Dan: While you were making it were there people who were telling you “Why are you spending your time doing this?”
Katie: I was pretty fortunate in that that never really happened to me. My friends are really supportive.
I will say that something that’s been like a positive outcome of me working on myself so much is that any person like that in my life I’ve cut out. I just don’t really put up with people who don’t get it. Because I really don’t need to. There’s no point in surrounding yourself with people who just choose to not be into what you’re doing.
Dan: What advice do you have for someone who has a creative idea they also have a full-time job and they kind of want to pursue their passion?
Katie: You really just have to be realistic with yourself. First of all nothing is going to get done until you do it. But you don’t have to go completely insane trying to manage your time. Just be realistic, do a little bit every day until you get used to having that schedule with a full-time job.

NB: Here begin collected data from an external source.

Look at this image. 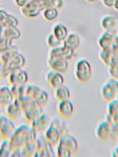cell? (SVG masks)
Segmentation results:
<instances>
[{
  "instance_id": "ffe728a7",
  "label": "cell",
  "mask_w": 118,
  "mask_h": 157,
  "mask_svg": "<svg viewBox=\"0 0 118 157\" xmlns=\"http://www.w3.org/2000/svg\"><path fill=\"white\" fill-rule=\"evenodd\" d=\"M3 36L8 39H17L19 36V33L14 27H6V29L4 31Z\"/></svg>"
},
{
  "instance_id": "5bb4252c",
  "label": "cell",
  "mask_w": 118,
  "mask_h": 157,
  "mask_svg": "<svg viewBox=\"0 0 118 157\" xmlns=\"http://www.w3.org/2000/svg\"><path fill=\"white\" fill-rule=\"evenodd\" d=\"M11 88L7 86H0V106L7 107L14 100Z\"/></svg>"
},
{
  "instance_id": "30bf717a",
  "label": "cell",
  "mask_w": 118,
  "mask_h": 157,
  "mask_svg": "<svg viewBox=\"0 0 118 157\" xmlns=\"http://www.w3.org/2000/svg\"><path fill=\"white\" fill-rule=\"evenodd\" d=\"M58 145L69 150L73 155H74L78 150V142L76 139L67 132L61 135Z\"/></svg>"
},
{
  "instance_id": "4dcf8cb0",
  "label": "cell",
  "mask_w": 118,
  "mask_h": 157,
  "mask_svg": "<svg viewBox=\"0 0 118 157\" xmlns=\"http://www.w3.org/2000/svg\"><path fill=\"white\" fill-rule=\"evenodd\" d=\"M93 157H95V156H93Z\"/></svg>"
},
{
  "instance_id": "9a60e30c",
  "label": "cell",
  "mask_w": 118,
  "mask_h": 157,
  "mask_svg": "<svg viewBox=\"0 0 118 157\" xmlns=\"http://www.w3.org/2000/svg\"><path fill=\"white\" fill-rule=\"evenodd\" d=\"M49 67L52 71L63 74L68 69V63L64 59L51 58L49 61Z\"/></svg>"
},
{
  "instance_id": "ac0fdd59",
  "label": "cell",
  "mask_w": 118,
  "mask_h": 157,
  "mask_svg": "<svg viewBox=\"0 0 118 157\" xmlns=\"http://www.w3.org/2000/svg\"><path fill=\"white\" fill-rule=\"evenodd\" d=\"M49 101V95L47 91L41 89L39 94L36 97L35 101H34V104L43 107L45 106Z\"/></svg>"
},
{
  "instance_id": "7402d4cb",
  "label": "cell",
  "mask_w": 118,
  "mask_h": 157,
  "mask_svg": "<svg viewBox=\"0 0 118 157\" xmlns=\"http://www.w3.org/2000/svg\"><path fill=\"white\" fill-rule=\"evenodd\" d=\"M110 140L118 142V123H111Z\"/></svg>"
},
{
  "instance_id": "52a82bcc",
  "label": "cell",
  "mask_w": 118,
  "mask_h": 157,
  "mask_svg": "<svg viewBox=\"0 0 118 157\" xmlns=\"http://www.w3.org/2000/svg\"><path fill=\"white\" fill-rule=\"evenodd\" d=\"M28 80L27 72L22 69L14 71L8 75V81L11 86L25 85Z\"/></svg>"
},
{
  "instance_id": "7a4b0ae2",
  "label": "cell",
  "mask_w": 118,
  "mask_h": 157,
  "mask_svg": "<svg viewBox=\"0 0 118 157\" xmlns=\"http://www.w3.org/2000/svg\"><path fill=\"white\" fill-rule=\"evenodd\" d=\"M65 129L64 122L58 118L51 120L50 124L44 132L45 140L51 145H58L60 137L66 133L64 132Z\"/></svg>"
},
{
  "instance_id": "277c9868",
  "label": "cell",
  "mask_w": 118,
  "mask_h": 157,
  "mask_svg": "<svg viewBox=\"0 0 118 157\" xmlns=\"http://www.w3.org/2000/svg\"><path fill=\"white\" fill-rule=\"evenodd\" d=\"M100 94L102 98L107 101L111 102L116 99L118 94L117 89V80L112 78L108 79L101 87Z\"/></svg>"
},
{
  "instance_id": "6da1fadb",
  "label": "cell",
  "mask_w": 118,
  "mask_h": 157,
  "mask_svg": "<svg viewBox=\"0 0 118 157\" xmlns=\"http://www.w3.org/2000/svg\"><path fill=\"white\" fill-rule=\"evenodd\" d=\"M36 138V133L31 126L21 124L15 128L9 141L12 150H20L27 145L34 143Z\"/></svg>"
},
{
  "instance_id": "5b68a950",
  "label": "cell",
  "mask_w": 118,
  "mask_h": 157,
  "mask_svg": "<svg viewBox=\"0 0 118 157\" xmlns=\"http://www.w3.org/2000/svg\"><path fill=\"white\" fill-rule=\"evenodd\" d=\"M16 127L13 120L7 116L0 115V137L4 140H9Z\"/></svg>"
},
{
  "instance_id": "603a6c76",
  "label": "cell",
  "mask_w": 118,
  "mask_h": 157,
  "mask_svg": "<svg viewBox=\"0 0 118 157\" xmlns=\"http://www.w3.org/2000/svg\"><path fill=\"white\" fill-rule=\"evenodd\" d=\"M109 73L112 78L118 80V63H113L109 66Z\"/></svg>"
},
{
  "instance_id": "f1b7e54d",
  "label": "cell",
  "mask_w": 118,
  "mask_h": 157,
  "mask_svg": "<svg viewBox=\"0 0 118 157\" xmlns=\"http://www.w3.org/2000/svg\"><path fill=\"white\" fill-rule=\"evenodd\" d=\"M1 49L0 48V54H1Z\"/></svg>"
},
{
  "instance_id": "d6986e66",
  "label": "cell",
  "mask_w": 118,
  "mask_h": 157,
  "mask_svg": "<svg viewBox=\"0 0 118 157\" xmlns=\"http://www.w3.org/2000/svg\"><path fill=\"white\" fill-rule=\"evenodd\" d=\"M12 151L9 141L2 140L0 143V157H10Z\"/></svg>"
},
{
  "instance_id": "7c38bea8",
  "label": "cell",
  "mask_w": 118,
  "mask_h": 157,
  "mask_svg": "<svg viewBox=\"0 0 118 157\" xmlns=\"http://www.w3.org/2000/svg\"><path fill=\"white\" fill-rule=\"evenodd\" d=\"M57 112L61 117L66 119L70 118L74 115V105L70 99L58 102Z\"/></svg>"
},
{
  "instance_id": "8992f818",
  "label": "cell",
  "mask_w": 118,
  "mask_h": 157,
  "mask_svg": "<svg viewBox=\"0 0 118 157\" xmlns=\"http://www.w3.org/2000/svg\"><path fill=\"white\" fill-rule=\"evenodd\" d=\"M42 113V107L35 104H30L22 107V115L23 118L27 123L30 124L37 119Z\"/></svg>"
},
{
  "instance_id": "2e32d148",
  "label": "cell",
  "mask_w": 118,
  "mask_h": 157,
  "mask_svg": "<svg viewBox=\"0 0 118 157\" xmlns=\"http://www.w3.org/2000/svg\"><path fill=\"white\" fill-rule=\"evenodd\" d=\"M106 120L111 123H118V101L116 99L109 102Z\"/></svg>"
},
{
  "instance_id": "4316f807",
  "label": "cell",
  "mask_w": 118,
  "mask_h": 157,
  "mask_svg": "<svg viewBox=\"0 0 118 157\" xmlns=\"http://www.w3.org/2000/svg\"><path fill=\"white\" fill-rule=\"evenodd\" d=\"M114 5H115V7L118 9V0H116V1H115V4H114Z\"/></svg>"
},
{
  "instance_id": "83f0119b",
  "label": "cell",
  "mask_w": 118,
  "mask_h": 157,
  "mask_svg": "<svg viewBox=\"0 0 118 157\" xmlns=\"http://www.w3.org/2000/svg\"><path fill=\"white\" fill-rule=\"evenodd\" d=\"M2 25L0 24V35L2 34Z\"/></svg>"
},
{
  "instance_id": "f546056e",
  "label": "cell",
  "mask_w": 118,
  "mask_h": 157,
  "mask_svg": "<svg viewBox=\"0 0 118 157\" xmlns=\"http://www.w3.org/2000/svg\"><path fill=\"white\" fill-rule=\"evenodd\" d=\"M117 40H118V39H117ZM117 45H118V42H117Z\"/></svg>"
},
{
  "instance_id": "ba28073f",
  "label": "cell",
  "mask_w": 118,
  "mask_h": 157,
  "mask_svg": "<svg viewBox=\"0 0 118 157\" xmlns=\"http://www.w3.org/2000/svg\"><path fill=\"white\" fill-rule=\"evenodd\" d=\"M111 124L108 120H104L96 126L95 130V134L97 139L101 142H106L110 140Z\"/></svg>"
},
{
  "instance_id": "9c48e42d",
  "label": "cell",
  "mask_w": 118,
  "mask_h": 157,
  "mask_svg": "<svg viewBox=\"0 0 118 157\" xmlns=\"http://www.w3.org/2000/svg\"><path fill=\"white\" fill-rule=\"evenodd\" d=\"M51 123L50 117L45 113H42L37 119L31 123V126L37 134L44 133L48 129Z\"/></svg>"
},
{
  "instance_id": "44dd1931",
  "label": "cell",
  "mask_w": 118,
  "mask_h": 157,
  "mask_svg": "<svg viewBox=\"0 0 118 157\" xmlns=\"http://www.w3.org/2000/svg\"><path fill=\"white\" fill-rule=\"evenodd\" d=\"M73 156L72 153L69 150L58 145L56 151L57 157H72Z\"/></svg>"
},
{
  "instance_id": "3957f363",
  "label": "cell",
  "mask_w": 118,
  "mask_h": 157,
  "mask_svg": "<svg viewBox=\"0 0 118 157\" xmlns=\"http://www.w3.org/2000/svg\"><path fill=\"white\" fill-rule=\"evenodd\" d=\"M74 75L76 79L80 83L88 82L92 75V69L89 62L85 59L79 61L76 66Z\"/></svg>"
},
{
  "instance_id": "8fae6325",
  "label": "cell",
  "mask_w": 118,
  "mask_h": 157,
  "mask_svg": "<svg viewBox=\"0 0 118 157\" xmlns=\"http://www.w3.org/2000/svg\"><path fill=\"white\" fill-rule=\"evenodd\" d=\"M45 80L48 85L53 90L65 85V78L62 74L53 71L46 74Z\"/></svg>"
},
{
  "instance_id": "484cf974",
  "label": "cell",
  "mask_w": 118,
  "mask_h": 157,
  "mask_svg": "<svg viewBox=\"0 0 118 157\" xmlns=\"http://www.w3.org/2000/svg\"><path fill=\"white\" fill-rule=\"evenodd\" d=\"M104 3L108 6H112L114 4V2L115 0H103Z\"/></svg>"
},
{
  "instance_id": "4fadbf2b",
  "label": "cell",
  "mask_w": 118,
  "mask_h": 157,
  "mask_svg": "<svg viewBox=\"0 0 118 157\" xmlns=\"http://www.w3.org/2000/svg\"><path fill=\"white\" fill-rule=\"evenodd\" d=\"M6 116L12 120H18L22 115V105L20 101L15 99L12 102L6 107Z\"/></svg>"
},
{
  "instance_id": "e0dca14e",
  "label": "cell",
  "mask_w": 118,
  "mask_h": 157,
  "mask_svg": "<svg viewBox=\"0 0 118 157\" xmlns=\"http://www.w3.org/2000/svg\"><path fill=\"white\" fill-rule=\"evenodd\" d=\"M54 97L58 102L69 100L71 93L69 88L65 85L54 90Z\"/></svg>"
},
{
  "instance_id": "cb8c5ba5",
  "label": "cell",
  "mask_w": 118,
  "mask_h": 157,
  "mask_svg": "<svg viewBox=\"0 0 118 157\" xmlns=\"http://www.w3.org/2000/svg\"><path fill=\"white\" fill-rule=\"evenodd\" d=\"M103 26L108 30H111L115 26V20L111 17H107L104 19Z\"/></svg>"
},
{
  "instance_id": "d4e9b609",
  "label": "cell",
  "mask_w": 118,
  "mask_h": 157,
  "mask_svg": "<svg viewBox=\"0 0 118 157\" xmlns=\"http://www.w3.org/2000/svg\"><path fill=\"white\" fill-rule=\"evenodd\" d=\"M111 157H118V144L116 146V147L114 149V150L112 151Z\"/></svg>"
}]
</instances>
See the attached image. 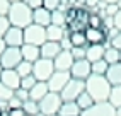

And really you just have to know, and this is something that helped me a lot, is that you’re the only person that can do it. No one will do it for you. You just got to be your best ally.
Dan: So where can we buy Nurse Nurse?
Katie: You can buy it from my publisher Sparkplug books and their website is sparkplugcomicbooks.com.
Dan: Where does the confidence come from to say “I can do this”?
Katie: I’m kind of particularly blessed to have really good friends, a lot of whom are cartoonists who are super encouraging, who want to see good comics. As far as confidence for myself, I spent so many years being a shy person who was not very outgoing, who was kind of perpetually anxious too. And then working on Nurse Nurse and starting to work through some of my own feelings through art was something that was so helpful to me. And so I think it’s kind of like my way of finding confidence. I’m able to finish a page and think it looks really good and that makes me feel good and it makes me want to show the world what I’m working on.